Label: Frontiers 2012
Review by: Urban "Wally" Wallstrom
JSS, Jeff Scott Soto, the bloke upfront, powerhouse vocalist, U.S. Swede, the metal version of Terence Trent D'Arby? There are many different ways to describe the former member of Yngwie Malmsteen, Journey, Talisman, Eyes, Takara, Soul SirkUS, etc. Me? I'd say he's a dou**e. I spent my childhood disliking him for hooking up with my crush and favourite Swede girl/woman as a kid, Tone Norum, and yeah, she's the one singing, 'hey, can't you stay'.
All jokes aside (I pretend to like him now as the memories hurt too much otherwise. LOL! No, seriously. I'm in pain), after plus 25 years in the business, you pretty much know what to expect from this all American singer.
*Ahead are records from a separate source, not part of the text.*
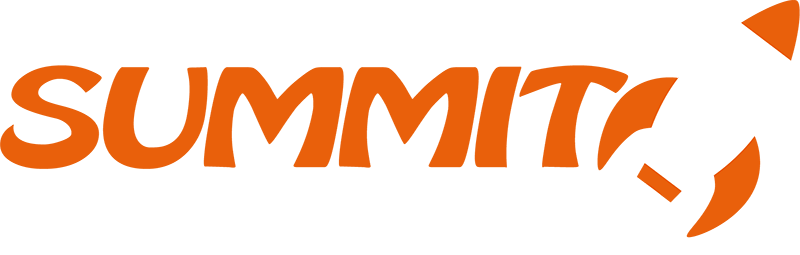 Marketing Contábil Summit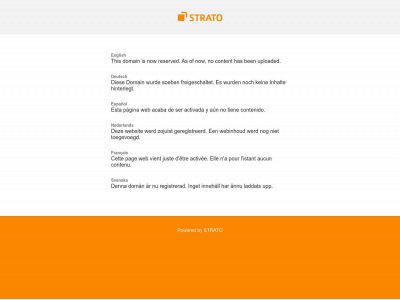kidstegeneenzaamheid.nl snapshot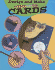 Design and Make Cards (Design and Make Series)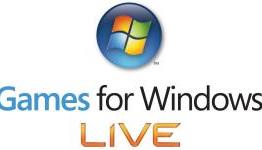 Xbox.com PC/GFWL Marketplace Closing August 22nd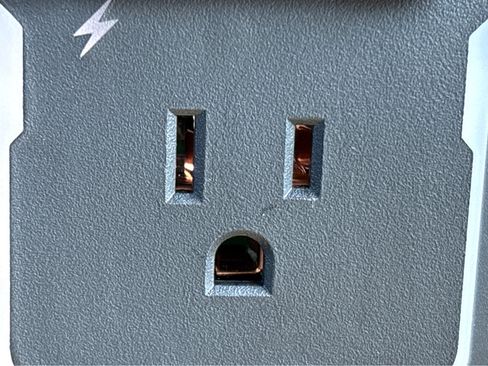 Used 2026 Chevrolet Silverado 1500 Custom image 28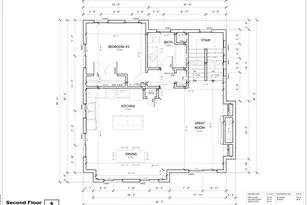 4879 E 3525 N, Eden, UT 84310 - Photo 4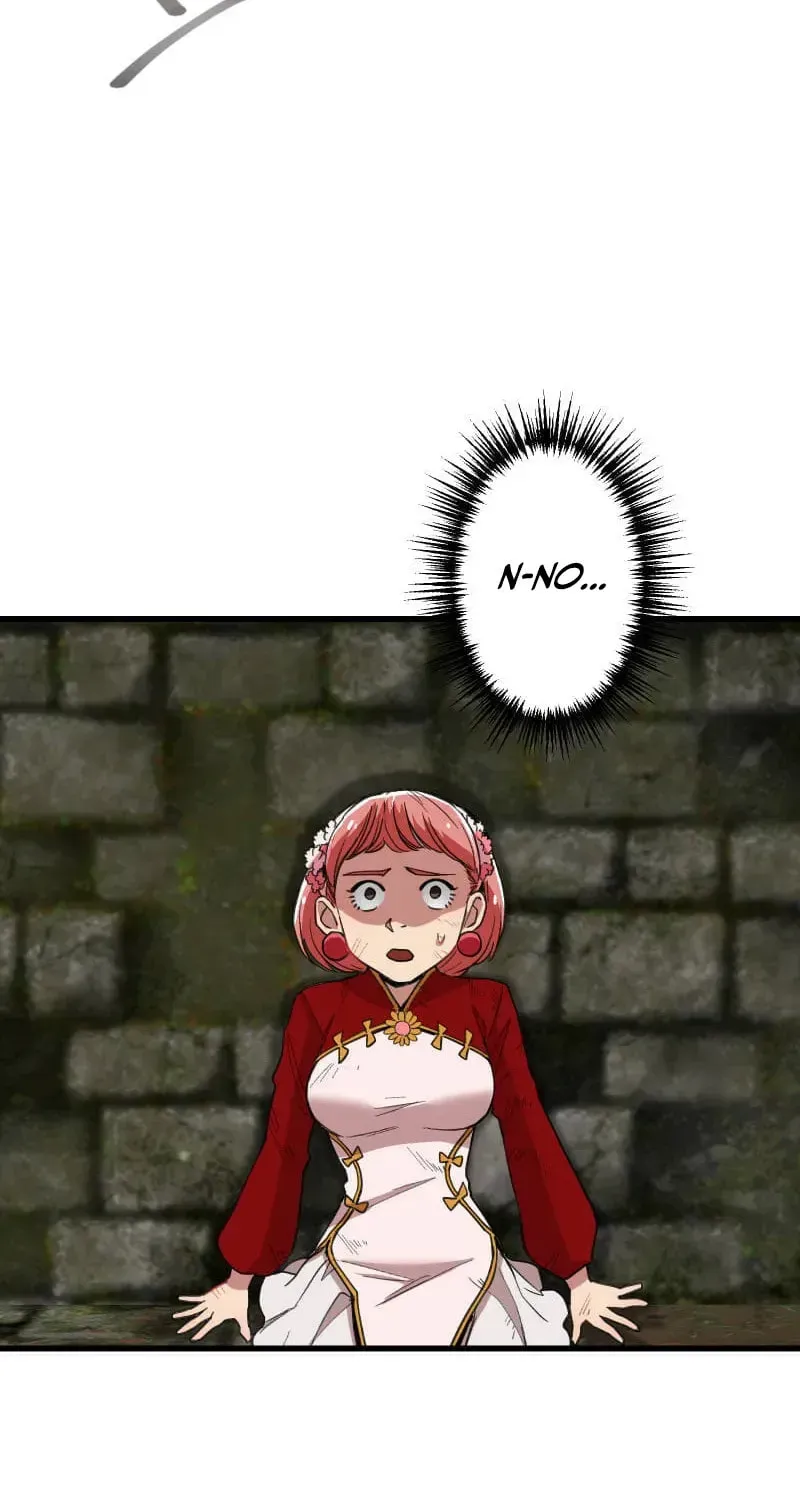 Read Max Level Guild Receptionist chapter 32 image 24 on Lezhin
It's a very professional packaging and everything on, "Damage Control", speak volume of experience and a certain class. From the moment JSS decided to take some time off from touring, other gigs, sessions and various contributions, it's been more or less a controlled chaos to get this album together.
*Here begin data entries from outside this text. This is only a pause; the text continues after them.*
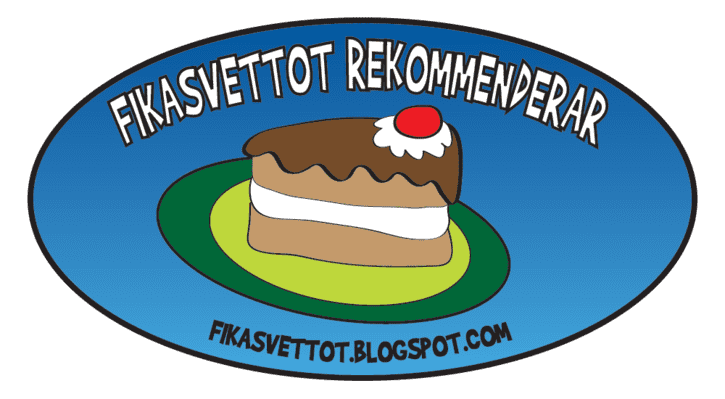 fikasvettot.png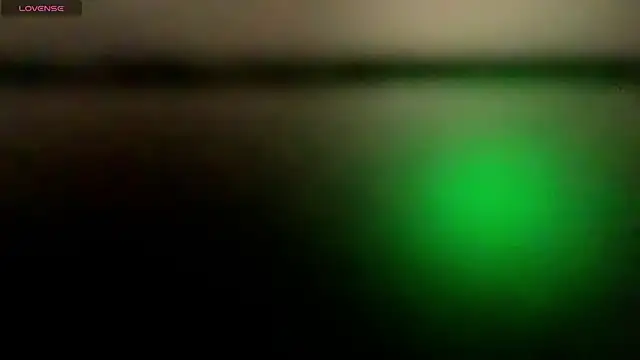 mariavixenn's cam snapshot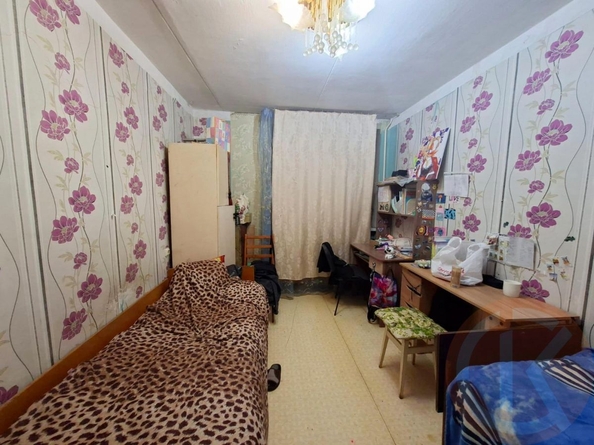 
  Продается 2-комн. квартира 50 м². Фото 8.
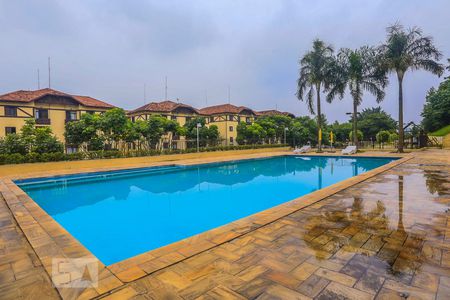 Apartamento para alugar com 110m², 3 quartos e 1 vagaÁrea comum - Piscina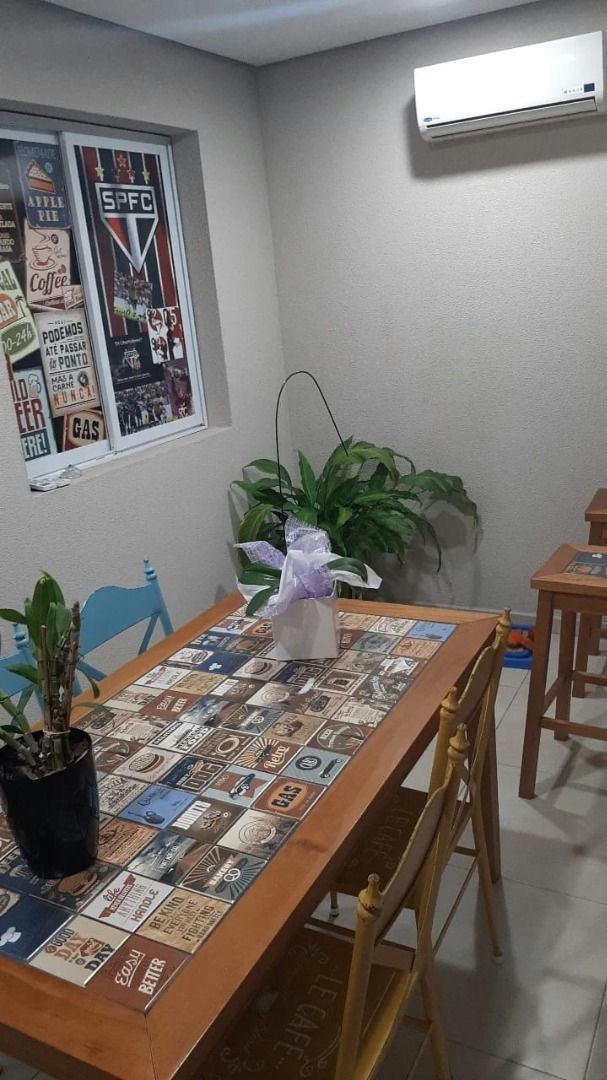 Apartamento em Mooca - 79m² | 2 dormitórios | 2 vagas - miniatura 4
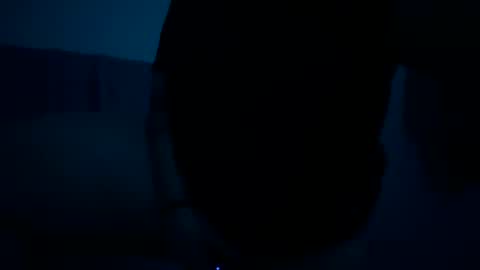 Snapshot of msharperstone chatting on 3, 3, 2025 chronikitty online show from 3, 3, 2025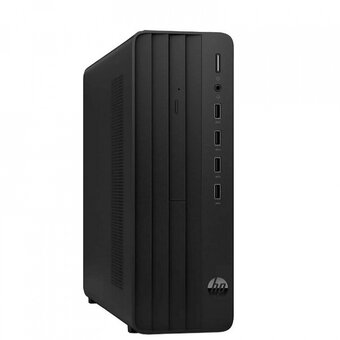  ПК HP Pro 290 G9 R (624A6ET) TWR Core i5-13500,8GB,512GB,eng usb kbd,mouse,WiFi,BT,DOS,1Wty 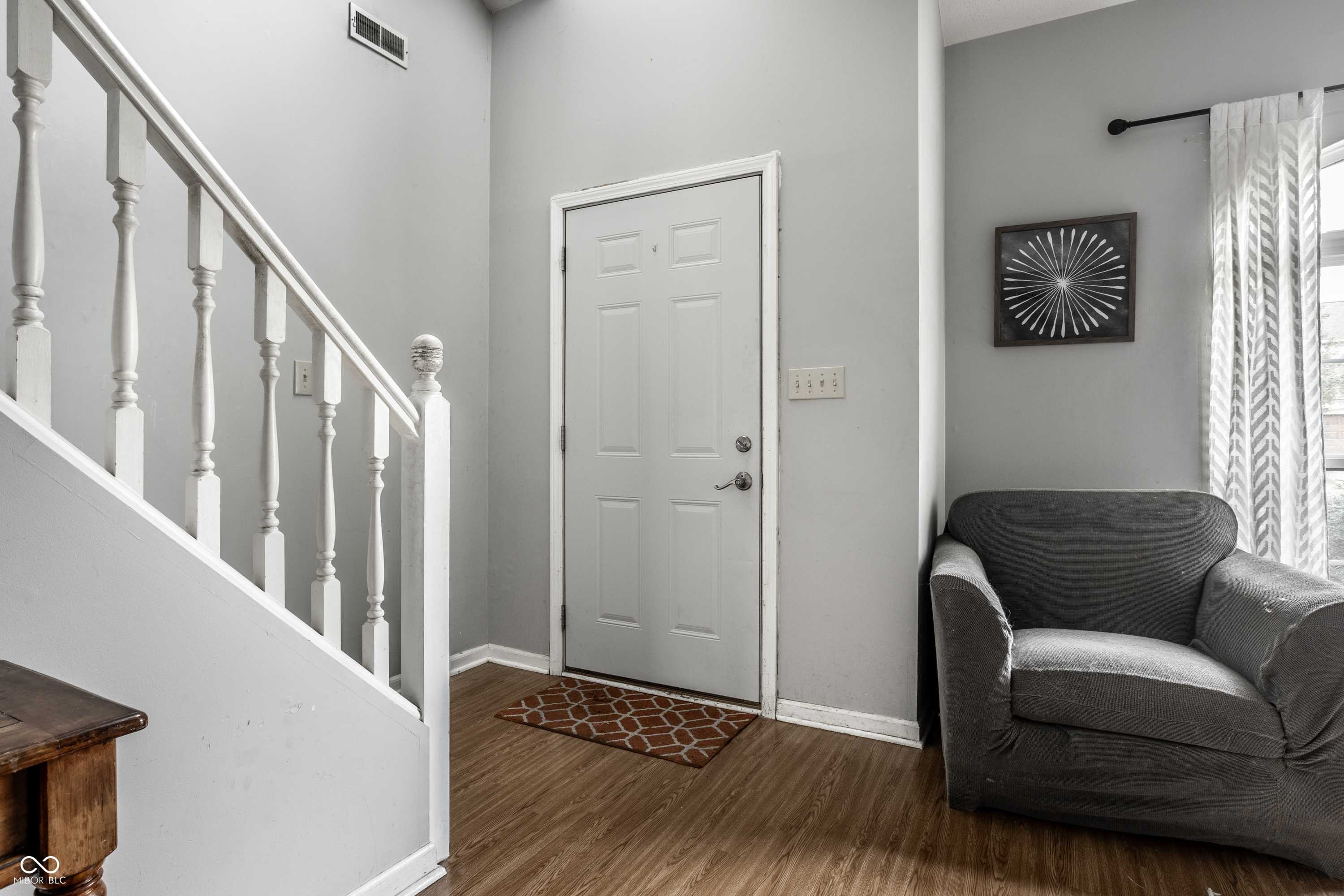 Zionsville, IN 46077,6745 Dorchester DR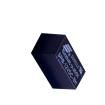 SRC-12VDC-SH General Purpose Relays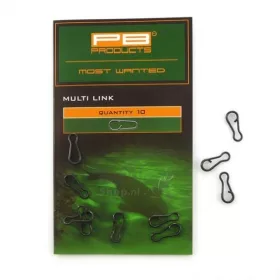 PB Products - Multi Link 10db/cs (-30)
There are twentysix musicians from three continents involved (members of Y&T, Kamelot, Treat, Night Ranger, etc.) and they all do their part without ever stepping into the spotlight of JSS. Some of the tracks on display: The title track sparks like a radioactive cat in the dark. Very much the early Talisman sound, the mere hint of funk, and the odd reference to another US singer with capitol letters, JLT (or JOLT aka Joe Lynn Turner of Rainbow and Deep Purple). "If I Never Let Her Go", a neat poppy power rock song and borderline cheesy to be honest. "Die A Little" reeks of 1986 and the pure AOR sound of the era. And no, that's certainly not a neagtive mark in my book, quite the opposite really. Great stuff.
To my surprise, "Tears That I Cry", as well as most other tracks are true to the power pop and melodic rock sound. I sort of expected something else as this singer was never afraid to embrace and involve the funky/groovy stuff as we know, and much of 'Damage Control' is a pretty straight forward melodic hardrock affair. Starting out with a couple of notes of classic soul/blues piano, "Bonafide", quickly becomes yet another fine soft rocker with lines such as "wearing my heart on my sleeve". And even though if "Krazy World" flirts with the Jean Beauvoir, Prince, D'Arby, sound, it's still very much a melodic rock tune. "Afterworld" does sound like something Talisman could have done in the past (RIP Marcel).
I'm told the deluxe version holds three bonus tracks (not on my copy) where 'Take U Down' is a personal fave according to JSS. Final verdict: On the one hand, big, catchy rock. On the other, a tad too safe and predictable at times. Nontheless, overall a solid effort and a very safe purchase for the JSS and melodic rock fan.